Instructions to follow: Print, please, the line that contains "Is bare tree trunk @" and each line after it to the end of the entries, unchanged and with nothing else.

— Begin Records for this task —

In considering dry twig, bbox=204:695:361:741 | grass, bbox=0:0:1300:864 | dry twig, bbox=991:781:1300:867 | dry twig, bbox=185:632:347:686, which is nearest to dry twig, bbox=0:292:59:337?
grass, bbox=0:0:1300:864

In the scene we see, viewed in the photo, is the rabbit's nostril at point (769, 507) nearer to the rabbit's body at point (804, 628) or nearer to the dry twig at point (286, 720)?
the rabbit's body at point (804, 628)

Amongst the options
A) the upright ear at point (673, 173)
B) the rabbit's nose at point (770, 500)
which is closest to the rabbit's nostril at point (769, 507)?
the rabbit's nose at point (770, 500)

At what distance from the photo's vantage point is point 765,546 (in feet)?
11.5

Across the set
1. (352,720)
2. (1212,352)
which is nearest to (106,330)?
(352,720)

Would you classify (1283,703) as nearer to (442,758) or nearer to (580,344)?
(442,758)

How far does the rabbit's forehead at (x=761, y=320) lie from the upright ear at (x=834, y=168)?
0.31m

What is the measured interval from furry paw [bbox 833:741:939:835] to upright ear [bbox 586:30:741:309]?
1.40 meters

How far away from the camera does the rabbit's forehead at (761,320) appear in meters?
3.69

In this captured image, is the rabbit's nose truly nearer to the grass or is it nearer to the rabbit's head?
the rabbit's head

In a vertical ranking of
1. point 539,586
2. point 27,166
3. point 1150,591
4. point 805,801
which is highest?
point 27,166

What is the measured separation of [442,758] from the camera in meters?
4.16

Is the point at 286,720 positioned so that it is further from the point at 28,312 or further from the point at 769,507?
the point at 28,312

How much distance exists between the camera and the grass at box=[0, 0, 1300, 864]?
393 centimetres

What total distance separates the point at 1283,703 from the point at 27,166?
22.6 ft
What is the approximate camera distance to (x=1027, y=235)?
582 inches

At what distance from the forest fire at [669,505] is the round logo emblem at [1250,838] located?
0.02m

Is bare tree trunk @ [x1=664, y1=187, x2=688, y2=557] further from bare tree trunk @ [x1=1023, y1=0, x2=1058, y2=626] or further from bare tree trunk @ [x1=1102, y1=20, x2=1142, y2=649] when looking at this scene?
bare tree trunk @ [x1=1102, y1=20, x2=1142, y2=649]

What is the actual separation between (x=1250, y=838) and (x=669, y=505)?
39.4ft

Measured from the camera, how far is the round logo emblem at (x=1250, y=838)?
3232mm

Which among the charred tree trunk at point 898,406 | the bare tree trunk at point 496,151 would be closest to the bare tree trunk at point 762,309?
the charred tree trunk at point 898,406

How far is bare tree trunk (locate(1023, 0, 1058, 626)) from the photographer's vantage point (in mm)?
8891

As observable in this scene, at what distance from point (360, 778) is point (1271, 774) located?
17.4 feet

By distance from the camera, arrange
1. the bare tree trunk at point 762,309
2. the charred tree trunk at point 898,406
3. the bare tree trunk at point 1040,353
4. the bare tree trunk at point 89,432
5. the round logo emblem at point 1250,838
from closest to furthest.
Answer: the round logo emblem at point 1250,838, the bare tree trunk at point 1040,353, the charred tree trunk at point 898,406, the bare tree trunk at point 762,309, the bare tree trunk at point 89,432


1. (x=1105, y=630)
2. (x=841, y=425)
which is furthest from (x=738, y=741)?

— End Records for this task —

Complete response:
Is bare tree trunk @ [x1=664, y1=187, x2=688, y2=557] further from bare tree trunk @ [x1=1023, y1=0, x2=1058, y2=626] or further from bare tree trunk @ [x1=1102, y1=20, x2=1142, y2=649] when looking at this scene?
bare tree trunk @ [x1=1102, y1=20, x2=1142, y2=649]

What is the actual separation between (x=1250, y=838) and (x=669, y=505)?
39.4ft

Measured from the camera, how far is the round logo emblem at (x=1250, y=838)?
3232mm

Which among the charred tree trunk at point 898,406 | the bare tree trunk at point 496,151 would be closest to the bare tree trunk at point 762,309?
the charred tree trunk at point 898,406

How far is bare tree trunk (locate(1023, 0, 1058, 626)) from the photographer's vantage point (in mm)?
8891

As observable in this scene, at what distance from point (360, 778) is point (1271, 774) located?
17.4 feet

By distance from the camera, arrange
1. the bare tree trunk at point 762,309
2. the charred tree trunk at point 898,406
3. the bare tree trunk at point 1040,353
4. the bare tree trunk at point 89,432
5. the round logo emblem at point 1250,838
from closest to furthest.
Answer: the round logo emblem at point 1250,838, the bare tree trunk at point 1040,353, the charred tree trunk at point 898,406, the bare tree trunk at point 762,309, the bare tree trunk at point 89,432


1. (x=1105, y=630)
2. (x=841, y=425)
which is furthest from (x=738, y=741)?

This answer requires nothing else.